Présenté dans la sélection Un certain regard au dernier festival de Cannes, le nouveau film du réalisateur japonais Hirokazu Kore-Eda dresse le portrait d’un homme au bord du gouffre. Ryota voit sa vie lui échapper, son premier et seul roman remonte à près de 15 ans, il gaspille le peu d’argent que lui rapporte son métier (pathétique) de détective privée en le jouant aux courses, jusqu’au point de ne plus pouvoir payer la pension alimentaire de son fils. Sa femme, excédée, a décidé de refaire sa vie.

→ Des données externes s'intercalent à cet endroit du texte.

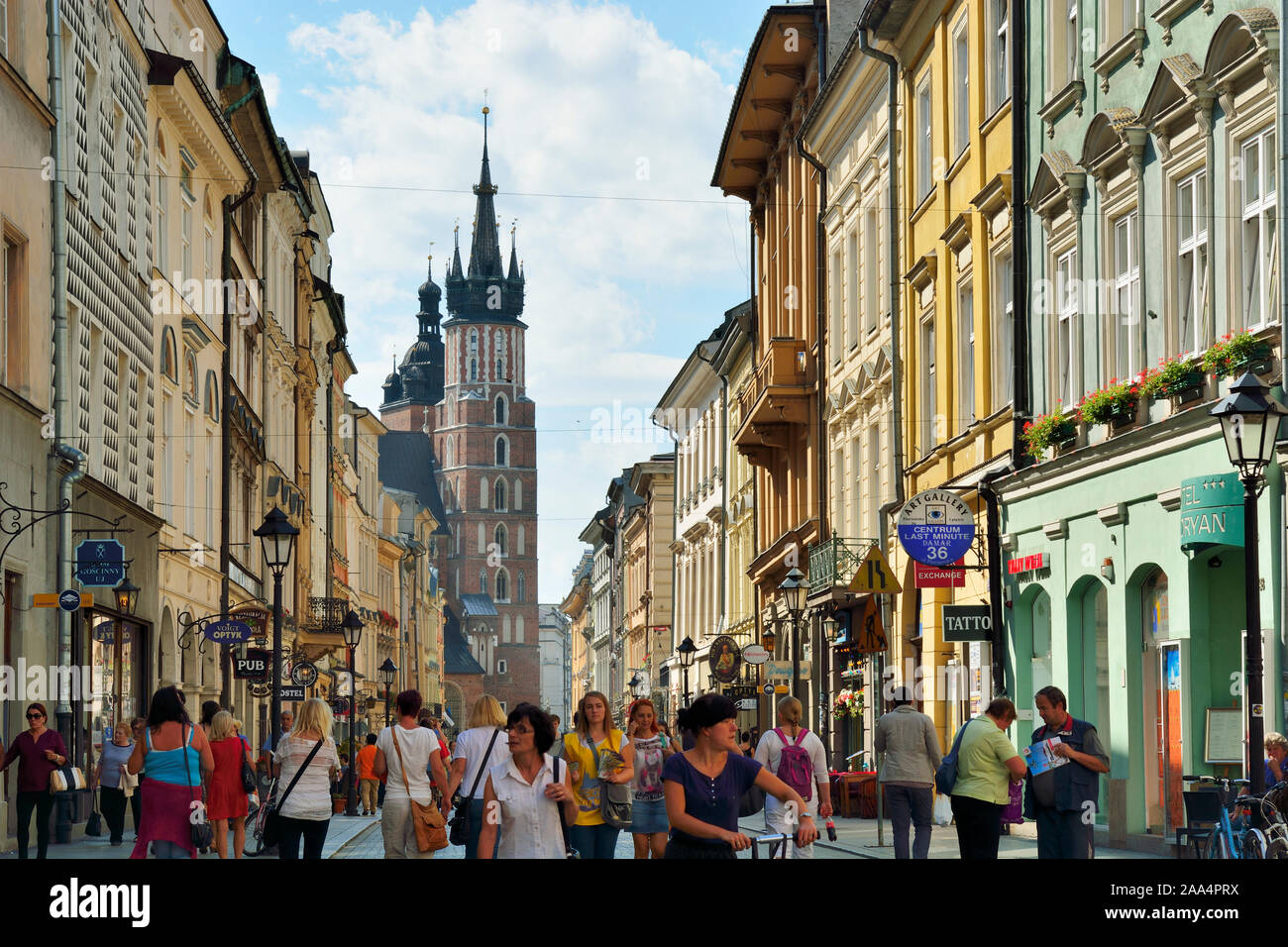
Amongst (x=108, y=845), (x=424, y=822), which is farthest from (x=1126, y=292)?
(x=108, y=845)

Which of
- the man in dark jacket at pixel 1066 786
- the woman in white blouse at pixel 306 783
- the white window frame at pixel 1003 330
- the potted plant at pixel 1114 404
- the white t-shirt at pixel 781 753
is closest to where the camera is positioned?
the man in dark jacket at pixel 1066 786

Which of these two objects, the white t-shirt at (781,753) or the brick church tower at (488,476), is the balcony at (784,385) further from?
the brick church tower at (488,476)

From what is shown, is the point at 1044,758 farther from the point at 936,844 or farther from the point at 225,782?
the point at 936,844

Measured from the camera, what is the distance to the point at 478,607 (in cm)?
16375

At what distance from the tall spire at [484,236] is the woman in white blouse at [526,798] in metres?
164

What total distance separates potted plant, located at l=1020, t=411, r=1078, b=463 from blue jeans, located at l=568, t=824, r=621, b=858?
9.80 metres

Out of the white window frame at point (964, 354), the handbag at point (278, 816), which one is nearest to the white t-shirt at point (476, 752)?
the handbag at point (278, 816)

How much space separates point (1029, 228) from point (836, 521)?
13.9m

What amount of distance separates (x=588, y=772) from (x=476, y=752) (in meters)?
1.27

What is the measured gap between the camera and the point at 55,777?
58.9ft

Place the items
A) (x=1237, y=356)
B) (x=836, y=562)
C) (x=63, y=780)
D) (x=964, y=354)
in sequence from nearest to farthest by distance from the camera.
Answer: (x=1237, y=356), (x=63, y=780), (x=964, y=354), (x=836, y=562)

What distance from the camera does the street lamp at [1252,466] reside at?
530 inches

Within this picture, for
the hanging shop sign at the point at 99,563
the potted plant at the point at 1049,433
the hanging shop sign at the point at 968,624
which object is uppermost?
the potted plant at the point at 1049,433

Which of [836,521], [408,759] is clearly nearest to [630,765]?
[408,759]
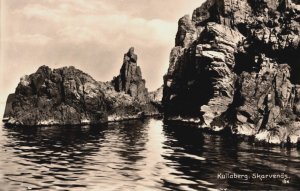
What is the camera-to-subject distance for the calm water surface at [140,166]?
29.2 m

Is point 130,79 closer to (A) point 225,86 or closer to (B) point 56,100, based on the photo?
(B) point 56,100

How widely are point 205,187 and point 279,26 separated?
192 feet

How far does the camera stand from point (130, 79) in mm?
175250

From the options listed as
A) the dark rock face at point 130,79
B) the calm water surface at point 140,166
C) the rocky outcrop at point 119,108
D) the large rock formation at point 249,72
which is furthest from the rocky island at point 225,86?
the dark rock face at point 130,79

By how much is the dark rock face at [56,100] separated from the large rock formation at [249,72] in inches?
1200

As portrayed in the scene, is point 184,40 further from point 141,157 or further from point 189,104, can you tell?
point 141,157

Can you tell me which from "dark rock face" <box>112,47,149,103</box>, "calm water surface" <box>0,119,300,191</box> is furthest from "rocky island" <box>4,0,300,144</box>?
"dark rock face" <box>112,47,149,103</box>

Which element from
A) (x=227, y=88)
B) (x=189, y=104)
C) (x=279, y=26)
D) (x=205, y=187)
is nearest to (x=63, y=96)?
(x=189, y=104)

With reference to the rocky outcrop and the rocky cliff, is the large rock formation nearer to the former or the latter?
the rocky outcrop

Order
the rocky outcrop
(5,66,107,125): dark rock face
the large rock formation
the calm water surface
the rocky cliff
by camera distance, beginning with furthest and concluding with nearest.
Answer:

Après la tempête est un film à la construction sobre presque simpliste mais cela contribue à renforcer son propos. De nombreuses séquences évoquent les choses de la vie, les petites complications qui empoisonnent notre existence, les rapports humains délicats, le problème permanent de l’argent et la difficulté d’apprécier le présent. Hirokazu Kore-Eda traite de tout cela et bien plus. Derrière cette simplicité apparente, le réalisateur tisse une œuvre plus complexe qui interroge sur le but de l’existence, comment la vie avale lentement les rêves, ne laissant plus que l’amertume broyée des échecs passés et les rêves chimériques que seul le futur peut apporter.
Acteur fétiche de Hirokazu Kore-Eda avec qui il a tourné I wish il y a quelques années, Hiroshi Abe se dévoile dans ce rôle d’un homme rongé par ses faiblesses mais qui se bat malgré tout, pour ce qui lui tient encore à cœur, pour ne pas partir à la dérive, et plus important encore, pour ne pas finir comme son père, qui est mort sans avoir jamais pu apprécier la vie.
Au-delà des questionnements existentiels que le réalisateur cherche à induire, Après la tempête est une incursion de quelques jours dans la vie d’un homme solitaire, opiniâtre et qui aime à sa façon. Nous suivons ce moment charnière de l’existence d’un homme qui doit affronter sa mère, sa sœur, son ex-compagne, et surtout ses rêves avortés. Le réalisateur japonais explore les facettes de la vie de famille, tendres parfois, dures souvent. Les dialogues, extrêmement travaillés sont un régal mais relèguent peut-être au second plan la mise en scène du réalisateur japonais. Doté d’une photographie remarquable, le film nous plonge dans le calme de la banlieue de Kyoto, quartier morne et abandonné par les enfants qui y ont grandi, et pourtant tellement apaisant. Il n’y a qu’à voir comment Ryota se sent quand il revient chez lui. Référence à l’enfance du réalisateur, originaire de cette banlieue et qui a réalisé ce film en hommage à son père décédé il y quinze ans.
Dans son style contemplatif qui rappelle Hou Hsiao-Hsien ou Jim Jarmusch pour leur poésie et leur sobriété, Hirokazu Kore-Eda réalise un film beau, très juste et d’une grande tendresse.